== Items ==

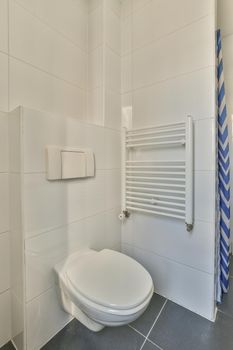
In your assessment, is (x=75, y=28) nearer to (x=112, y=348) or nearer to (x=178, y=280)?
(x=178, y=280)

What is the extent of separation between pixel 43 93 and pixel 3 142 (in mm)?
421

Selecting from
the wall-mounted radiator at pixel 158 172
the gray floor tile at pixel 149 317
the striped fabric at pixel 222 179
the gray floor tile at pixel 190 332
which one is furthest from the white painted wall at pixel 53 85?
the striped fabric at pixel 222 179

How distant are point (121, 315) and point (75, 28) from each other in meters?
1.84

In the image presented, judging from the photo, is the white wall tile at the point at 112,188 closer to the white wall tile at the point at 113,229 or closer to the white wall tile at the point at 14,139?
the white wall tile at the point at 113,229

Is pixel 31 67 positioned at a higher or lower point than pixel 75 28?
lower

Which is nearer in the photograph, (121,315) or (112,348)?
(121,315)

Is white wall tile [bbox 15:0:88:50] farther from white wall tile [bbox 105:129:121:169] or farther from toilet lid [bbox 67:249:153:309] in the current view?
toilet lid [bbox 67:249:153:309]

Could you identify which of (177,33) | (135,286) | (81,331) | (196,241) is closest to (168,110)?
(177,33)

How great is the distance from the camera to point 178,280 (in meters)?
1.28

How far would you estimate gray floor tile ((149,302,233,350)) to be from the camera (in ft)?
3.27

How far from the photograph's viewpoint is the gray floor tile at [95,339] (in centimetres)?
99

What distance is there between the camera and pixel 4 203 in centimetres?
98

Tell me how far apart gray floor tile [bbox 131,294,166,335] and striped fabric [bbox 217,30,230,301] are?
1.36 ft

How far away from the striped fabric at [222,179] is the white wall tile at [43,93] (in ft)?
3.26
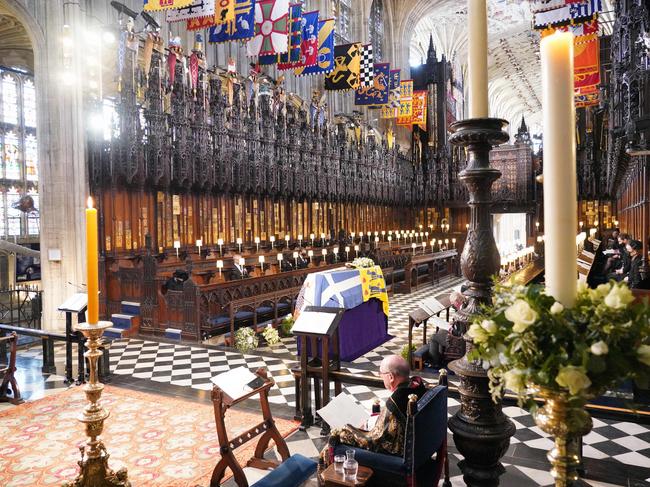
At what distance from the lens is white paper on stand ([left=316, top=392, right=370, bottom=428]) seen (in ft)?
10.4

===

Written exercise:
Set the pictures aside and transcribe the data above exactly.

Full solution:
In your assessment, is (x=75, y=28) nearer to (x=112, y=348) or nearer to (x=178, y=280)?
(x=178, y=280)

What is the extent of separation between pixel 43 93 and pixel 3 142 (in mm)?
421

Selecting from
the wall-mounted radiator at pixel 158 172
the gray floor tile at pixel 149 317
the striped fabric at pixel 222 179
the gray floor tile at pixel 190 332
which one is furthest from the white painted wall at pixel 53 85?
the striped fabric at pixel 222 179

How distant are point (121, 315) and point (75, 28) from each other in meters?
1.84

In the image presented, judging from the photo, is the white wall tile at the point at 112,188 closer to the white wall tile at the point at 113,229 or closer to the white wall tile at the point at 14,139?
the white wall tile at the point at 113,229

Is pixel 31 67 positioned at a higher or lower point than pixel 75 28?
lower

Which is nearer in the photograph, (121,315) or (112,348)?
(121,315)

Is white wall tile [bbox 15:0:88:50] farther from white wall tile [bbox 105:129:121:169] or farther from toilet lid [bbox 67:249:153:309] in the current view?
toilet lid [bbox 67:249:153:309]

Could you identify which of (177,33) | (135,286) | (81,331) | (196,241) is closest to (168,110)?
(177,33)

How great is the distance from the camera to point 178,280 (in meters)?
1.28

How far would you estimate gray floor tile ((149,302,233,350)) to be from the camera (in ft)?
3.27

How far from the photograph's viewpoint is the gray floor tile at [95,339] (in centimetres)?
99

What distance is there between the camera and pixel 4 203 in centimetres?
98

Tell me how far apart gray floor tile [bbox 131,294,166,335] and striped fabric [bbox 217,30,230,301] are?
1.36 ft

How far away from the striped fabric at [222,179] is the white wall tile at [43,93] (in ft)?
3.26
At what distance from the lens is white paper on stand ([left=316, top=392, right=370, bottom=428]) seen (in ft)?
10.4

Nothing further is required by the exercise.